Moreover, the provincial government not only gave the clinic its blessing but actually provided a little in the way of funds. Even the government of All India, in Delhi, approved the project and provided help – not enough, but still help. Lal Singh, nearly seventy years old, was as happy as a man could be, and the people loved him.

They loved him, that was, until the day when the young wives no longer bore children.

Even at its best, the attempt at population control had been only partly successful; the birthrate was down but many young women had three or four children before they were twenty, and families of seven and eight were by no means rare. The clinic, which looked after the pre-natal needs of the mothers, began to nonce that fewer and fewer mothers-to-be came for help. At first this caused little comment, but before long some priests began to say that there was a curse upon the land.

What else but a curse had made the women barren?

And without children there would be no one to do the work or look after the old, when their lives were near-spent.

A curse, the priests cried. The gods of their fathers had turned their faces upon the people and these faces would be turned away while the clinic of Lal Singh survived. Now, with all the deep-laid prejudices revealed again, the clinic was shunned.

The birthrate fell and fell, until at last there was no woman here with child.

And on that day a radio newscast from Benares told of the way the curse lay upon the world.

So, incited by a priest, the men and the youths took up their sticks and picked up stones and carried petrol and paraffin towards the clinic. The priest who organised the raid was very shrewd, and he had them link together in a cordon through which no one could escape.

Lal Singh first saw them when they were only a hundred yards away. He caught his breath as he stared out of the narrow window in the clinic made of wood and corrugated sheets. Then he turned and hurried to the wards, where there were still some babies and their mothers, and all the nurses. The women looked so old. Their hair was grey and straggly, the bone jutted out of their cheeks, their necks were scrawny and all their skin shiny.

He called out to them in desperation.

‘You must go home! We are in trouble.

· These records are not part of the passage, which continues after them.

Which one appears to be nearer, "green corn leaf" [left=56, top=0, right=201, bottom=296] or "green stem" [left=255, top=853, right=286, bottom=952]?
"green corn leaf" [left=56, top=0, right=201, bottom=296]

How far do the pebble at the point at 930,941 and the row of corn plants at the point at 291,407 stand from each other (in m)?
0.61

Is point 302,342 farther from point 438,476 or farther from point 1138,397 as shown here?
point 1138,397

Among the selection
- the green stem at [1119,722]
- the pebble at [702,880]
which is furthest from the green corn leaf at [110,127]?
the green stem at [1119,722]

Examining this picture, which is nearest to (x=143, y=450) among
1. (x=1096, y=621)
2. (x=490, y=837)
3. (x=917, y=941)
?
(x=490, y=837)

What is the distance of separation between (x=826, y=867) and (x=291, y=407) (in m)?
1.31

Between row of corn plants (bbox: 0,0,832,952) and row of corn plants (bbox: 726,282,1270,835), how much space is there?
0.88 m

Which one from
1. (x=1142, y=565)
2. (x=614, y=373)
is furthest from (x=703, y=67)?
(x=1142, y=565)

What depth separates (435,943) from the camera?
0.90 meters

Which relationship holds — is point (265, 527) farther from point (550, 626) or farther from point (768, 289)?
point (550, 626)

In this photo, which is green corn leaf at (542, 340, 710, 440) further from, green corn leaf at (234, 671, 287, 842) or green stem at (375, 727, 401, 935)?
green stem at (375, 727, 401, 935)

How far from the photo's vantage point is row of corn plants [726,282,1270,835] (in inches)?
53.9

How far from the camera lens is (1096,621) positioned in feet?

Go, hide yourselves, do not come back to this place until you know that all is safe.'

They turned, gathered up their few possessions and hurried out of the back door towards the arid land between them and the town. Lal Singh drew his river-washed dhoti about him so that he could move more freely. He went out through the front door, and his sparse hair was stirred by a hot wind. Behind the leaders of the attackers were the people, hundreds of them, spread out in a long, limp line beneath the burning sun.

Lal Singh saw how far the line stretched and knew that the nurses and the patients would be attacked. He put his hands upwards in despairing appeal to the gods and to men, and as he did so the avengers of the children who had never been born began to run forward.

Lal Singh stood erect and still as an Old Testament prophet, until they fell upon him and beat him savagely about the head and face and shoulders and felled him to his knees and slew him.

 

Palfrey heard the story in detail as he came back from seeing Joyce and Maddern to the lift. It brought a strange, new feeling of hurt and of despair. Chance had made him meet Lai Singh, many years ago. Now the old were dying and there were fewer, so many fewer newborn. It felt lonely to be here without Joyce. He felt a stirring of an unfamiliar emotion and suddenly asked himself, ‘Can I be jealous?'

As he passed the Observation Room, he saw a young girl operator glance round, notice him, and beckon. He went through, as the girl whispered, ‘It's Mr. Stefan, sir. Stefan Andromovitch.'

‘I'll take the call here,' Palfrey said, hurrying to a hood-covered telephone. He had a mental picture of a giant of a man, his oldest friend, who was second in command of Z5. Andromovitch was stationed in Moscow and was as free from domination of the Kremlin, as he – Palfrey – was free from domination from Whitehall.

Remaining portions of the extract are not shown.